Eisenberg shook his head. “He’s illegal. Working on somebody else’s Social Security card. He’s lucky they don’t throw his ass in jail.”

“He was stupid to break the rules,” Prinza said. “When you’re on the run you obey the speed limit.”

“There’s a lotta other people in that kitchen and busboys, who are illegal and supporting kids,” Eisenberg said. “You wanna open a can of worms they’ll all lose their jobs.”

I hadn’t thought of that. “It’s my fault,” I said. ” I started this. They should just fire me.”

Prinza flicked a big white ash off his cigar. “Don’t fall on your grenade, soldier.
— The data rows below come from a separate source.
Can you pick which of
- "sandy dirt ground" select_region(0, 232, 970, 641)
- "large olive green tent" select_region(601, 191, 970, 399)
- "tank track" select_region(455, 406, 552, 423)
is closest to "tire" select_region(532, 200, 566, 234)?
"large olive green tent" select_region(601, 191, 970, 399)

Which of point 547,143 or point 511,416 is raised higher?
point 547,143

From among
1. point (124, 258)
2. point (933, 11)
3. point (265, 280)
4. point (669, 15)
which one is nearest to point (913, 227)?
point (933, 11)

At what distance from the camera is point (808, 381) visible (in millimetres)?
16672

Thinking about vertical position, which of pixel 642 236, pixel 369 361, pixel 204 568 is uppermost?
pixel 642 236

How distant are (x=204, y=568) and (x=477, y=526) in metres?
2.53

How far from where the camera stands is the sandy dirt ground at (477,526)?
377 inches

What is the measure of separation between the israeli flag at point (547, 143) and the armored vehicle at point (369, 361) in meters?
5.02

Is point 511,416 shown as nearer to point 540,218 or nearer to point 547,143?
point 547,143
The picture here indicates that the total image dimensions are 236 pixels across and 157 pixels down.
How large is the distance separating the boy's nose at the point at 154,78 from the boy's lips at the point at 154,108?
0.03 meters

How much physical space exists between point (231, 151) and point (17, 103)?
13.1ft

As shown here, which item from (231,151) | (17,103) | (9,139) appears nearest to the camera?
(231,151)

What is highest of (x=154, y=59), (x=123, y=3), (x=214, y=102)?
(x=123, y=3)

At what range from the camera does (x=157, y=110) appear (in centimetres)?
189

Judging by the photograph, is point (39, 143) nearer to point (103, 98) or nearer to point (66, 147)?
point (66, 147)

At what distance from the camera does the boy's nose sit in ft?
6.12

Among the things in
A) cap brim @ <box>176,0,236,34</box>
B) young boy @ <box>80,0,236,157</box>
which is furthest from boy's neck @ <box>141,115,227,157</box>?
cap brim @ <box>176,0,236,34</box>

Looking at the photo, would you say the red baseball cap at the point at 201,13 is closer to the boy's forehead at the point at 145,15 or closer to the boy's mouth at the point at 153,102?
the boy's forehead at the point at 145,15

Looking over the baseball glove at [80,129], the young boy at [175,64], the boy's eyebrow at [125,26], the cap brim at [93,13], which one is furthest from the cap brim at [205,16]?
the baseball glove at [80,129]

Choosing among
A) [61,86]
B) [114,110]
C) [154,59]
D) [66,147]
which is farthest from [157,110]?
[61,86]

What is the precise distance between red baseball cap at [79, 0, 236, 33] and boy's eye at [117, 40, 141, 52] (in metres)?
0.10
Nobody’s gonna get fired.”

“I’m sorry,” I said. “I just wanted to help this man…”

“Sometimes you gotta sacrifice the one for the many,” Prinza said.

In the silence I felt a strange sort of sympathy coming from both men.

“You payin’ alimony, kid?” Prinza asked.

It was as if he knew everything about me.

“You can get a good loan from our Credit Union,” Eisenberg said.

“Smoke cigars?” Prinza asked.

I shook my head, but he handed me a cigar anyway. ‘I’ll bet you’ve got an uncle who loves a good cigar…”

He even knew that.

“Go back to work, kid,” Prinza said. “And don’t feel so bad you won a major victory…

“Management says from now on you guys can eat all the chicken salad you want.”